Dans le cadre d'une enquête criminelle, l'examen de ces fibres textiles permet d'apporter de nouveaux éléments aux enquêteurs. Ces fibres peuvent provenir des vêtements d'une victime ou ceux d'un agresseur, d'un lieux... Elles peuvent être échangées entre deux individus ou objets, ou entre un individu et un objet.
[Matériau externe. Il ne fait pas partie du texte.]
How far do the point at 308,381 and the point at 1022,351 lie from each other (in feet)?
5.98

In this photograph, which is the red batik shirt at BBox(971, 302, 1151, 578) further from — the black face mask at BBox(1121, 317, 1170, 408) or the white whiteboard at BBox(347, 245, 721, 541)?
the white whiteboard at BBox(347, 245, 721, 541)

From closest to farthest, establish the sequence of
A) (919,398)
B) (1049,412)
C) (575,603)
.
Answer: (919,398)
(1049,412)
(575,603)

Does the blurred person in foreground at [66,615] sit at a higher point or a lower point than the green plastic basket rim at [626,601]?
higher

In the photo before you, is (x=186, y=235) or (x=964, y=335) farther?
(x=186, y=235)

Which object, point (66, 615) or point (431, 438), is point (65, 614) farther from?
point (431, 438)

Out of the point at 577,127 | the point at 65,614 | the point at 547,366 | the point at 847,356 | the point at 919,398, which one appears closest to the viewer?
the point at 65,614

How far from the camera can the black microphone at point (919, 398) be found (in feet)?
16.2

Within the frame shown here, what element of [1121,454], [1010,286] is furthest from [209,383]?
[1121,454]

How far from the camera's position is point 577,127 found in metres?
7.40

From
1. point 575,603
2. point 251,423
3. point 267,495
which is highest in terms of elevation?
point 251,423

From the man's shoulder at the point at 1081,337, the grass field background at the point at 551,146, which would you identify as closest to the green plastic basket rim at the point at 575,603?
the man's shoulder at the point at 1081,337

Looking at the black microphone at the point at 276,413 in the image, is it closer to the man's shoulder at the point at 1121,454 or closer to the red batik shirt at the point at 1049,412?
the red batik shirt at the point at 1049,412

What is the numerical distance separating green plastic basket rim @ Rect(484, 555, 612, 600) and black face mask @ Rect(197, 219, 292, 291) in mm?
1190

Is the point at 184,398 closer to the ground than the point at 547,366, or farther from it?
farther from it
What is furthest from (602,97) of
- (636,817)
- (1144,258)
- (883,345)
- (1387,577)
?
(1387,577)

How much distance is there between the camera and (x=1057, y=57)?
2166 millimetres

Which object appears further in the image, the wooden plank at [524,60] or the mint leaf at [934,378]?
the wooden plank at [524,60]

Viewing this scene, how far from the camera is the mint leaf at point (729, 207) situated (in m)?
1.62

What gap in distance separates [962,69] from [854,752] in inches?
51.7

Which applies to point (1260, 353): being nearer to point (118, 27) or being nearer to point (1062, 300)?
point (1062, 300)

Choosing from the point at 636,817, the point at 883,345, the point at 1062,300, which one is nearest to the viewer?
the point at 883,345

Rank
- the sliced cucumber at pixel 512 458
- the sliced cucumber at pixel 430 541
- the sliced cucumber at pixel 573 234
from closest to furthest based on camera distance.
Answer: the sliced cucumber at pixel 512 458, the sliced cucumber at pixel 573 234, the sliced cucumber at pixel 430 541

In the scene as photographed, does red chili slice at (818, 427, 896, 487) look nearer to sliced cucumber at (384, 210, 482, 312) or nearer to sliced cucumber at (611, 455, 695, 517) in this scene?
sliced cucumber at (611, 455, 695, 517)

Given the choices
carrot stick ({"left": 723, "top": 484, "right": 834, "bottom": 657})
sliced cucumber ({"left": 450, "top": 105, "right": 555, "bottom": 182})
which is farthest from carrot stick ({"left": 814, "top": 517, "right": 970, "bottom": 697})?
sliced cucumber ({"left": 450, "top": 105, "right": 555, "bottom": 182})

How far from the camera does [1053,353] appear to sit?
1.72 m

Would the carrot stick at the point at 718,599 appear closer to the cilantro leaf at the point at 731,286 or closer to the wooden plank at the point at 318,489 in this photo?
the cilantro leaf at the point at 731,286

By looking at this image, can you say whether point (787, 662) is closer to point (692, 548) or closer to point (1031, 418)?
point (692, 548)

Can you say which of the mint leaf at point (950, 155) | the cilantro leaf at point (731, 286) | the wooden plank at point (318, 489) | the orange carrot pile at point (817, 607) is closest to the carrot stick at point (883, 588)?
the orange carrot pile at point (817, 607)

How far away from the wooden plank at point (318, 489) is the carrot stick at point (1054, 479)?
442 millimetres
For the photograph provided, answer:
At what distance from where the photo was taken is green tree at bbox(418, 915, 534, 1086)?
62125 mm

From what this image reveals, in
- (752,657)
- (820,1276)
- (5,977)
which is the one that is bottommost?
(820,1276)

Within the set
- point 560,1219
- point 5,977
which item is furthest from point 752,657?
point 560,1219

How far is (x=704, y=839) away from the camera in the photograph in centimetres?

La comparaison de fibres textiles prélevées sur une victime de viol et celles récupérées sur le pull d'un suspect pourrait permettre, par exemple, de prouver qu'il y a eu un contact entre celui-ci et la victime.

Dans le cas d'une non-différenciation entre des groupes de fibres (question et comparaison), le formalisme bayésien pourra être utilisé afin d'évaluer un rapport de vraissemblance selon les recommandations de l'ENFSI. Cette approche demande de prendre en compte plusieurs paramètres : la rareté des fibres observées (occurrence), la probabilité que ces fibres proviennent de l'action criminelle (transfert et persistence) et la probabilité qu'elles soient présentes par hasard sans rapport avec l'action criminelle (bruit de fond).

Au laboratoire, nous disposons d'une fibrothèque et de diverses techniques analytiques (microscopies, spectrométries...) permettant d'identifier ou de comparer les fibres textiles prélevées par les enquêteurs.